CISA Cybersecurity Framework
The CISA Cybersecurity Framework is a trusted, standards‑based model that helps organisations improve their cybersecurity resilience. Built around globally recognised best practices, it provides a clear roadmap for identifying risks, protecting critical systems, detecting threats, responding to incidents, and recovering operations effectively. The framework is flexible, scalable, and suitable for organisations of all sizes, enabling stronger security maturity and greater confidence in the face of evolving cyber threats.
Although widely associated with the NIST Cybersecurity Framework, CISA promotes and supports its adoption across critical infrastructure, public‑sector organisations, and private businesses. The framework is intentionally flexible, allowing organisations of any size or maturity level to use it as a roadmap for improving cybersecurity resilience.
The Five Core Functions
These functions form the backbone of the framework:
Identify — Understand your assets, risks, dependencies, and vulnerabilities.
Protect — Implement safeguards such as secure configurations, access controls, and staff training.
Detect — Monitor systems and networks to spot suspicious or abnormal activity.
Respond — Take coordinated action to contain and mitigate cybersecurity incidents.
Recover — Restore operations, repair damage, and strengthen defences after an incident.
The CISA Cybersecurity Framework is built on a layered architecture: Core Functions → Categories → Subcategories → Informative References → Implementation Tiers → Profiles.
Together, these components create a flexible, risk‑based model that organisations can adopt regardless of size, maturity, or sector.
The Five Core Functions (The Strategic Backbone)
These are the high‑level pillars that define the entire framework. They represent the lifecycle of cybersecurity risk management.
1. Identify
Build understanding of assets, risks, business context, and governance.
2. Protect
Implement safeguards to ensure critical services remain secure.
3. Detect
Develop capabilities to identify cybersecurity events quickly.
4. Respond
Take action to contain and mitigate the impact of incidents.
5. Recover
Restore capabilities and strengthen resilience after an incident.
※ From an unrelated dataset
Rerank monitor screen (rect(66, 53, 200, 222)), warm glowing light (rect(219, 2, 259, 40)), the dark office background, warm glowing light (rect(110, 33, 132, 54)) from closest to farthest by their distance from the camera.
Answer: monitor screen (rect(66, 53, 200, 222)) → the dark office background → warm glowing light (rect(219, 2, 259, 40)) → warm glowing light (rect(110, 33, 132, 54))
These functions are intentionally simple, making them accessible to non‑technical audiences while still powerful for enterprise‑level security programmes.
2. Categories (The Operational Domains)
Each function is divided into categories—thematic areas that describe what needs to be achieved.
Examples include:
Asset Management
Identity Management & Access Control
Awareness & Training
Data Security
Anomalies & Events
Incident Response Planning
Recovery Planning
Categories translate the high‑level functions into operational focus areas.
3. Subcategories (The Specific Outcomes)
Subcategories are detailed, outcome‑based statements that describe what good security looks like.
Examples:
“Physical devices and systems are inventoried.”
“Data‑in‑transit is protected.”
“Anomalous activity is detected in a timely manner.”
“Response plans are tested.”
These are not controls—they are outcomes that organisations should achieve.
4. Informative References (The Standards Mapping Layer)
These map the framework to existing standards, such as:
NIST SP 800‑53
ISO/IEC 27001
COBIT
CIS Controls
This allows organisations to integrate the framework with whatever standards they already use.
5. Implementation Tiers (The Maturity Model)
Tiers describe how well an organisation manages cybersecurity risk, from ad‑hoc to adaptive.
Tier 1 — Partial
Unpredictable, reactive, inconsistent.
Tier 2 — Risk‑Informed
Some processes exist but are not organisation‑wide.
Tier 3 — Repeatable
Policies, processes, and governance are established and consistently applied.
Tier 4 — Adaptive
Organisation uses threat intelligence, automation, and continuous improvement.
Tiers help organisations understand their current maturity and plan improvements.
6. Profiles (The Customisation Layer)
Profiles allow organisations to tailor the framework to their:
mission
risk appetite
regulatory requirements
sector
resources
Two key types:
Current Profile — where you are now
Target Profile — where you need to be
The gap between them becomes your roadmap.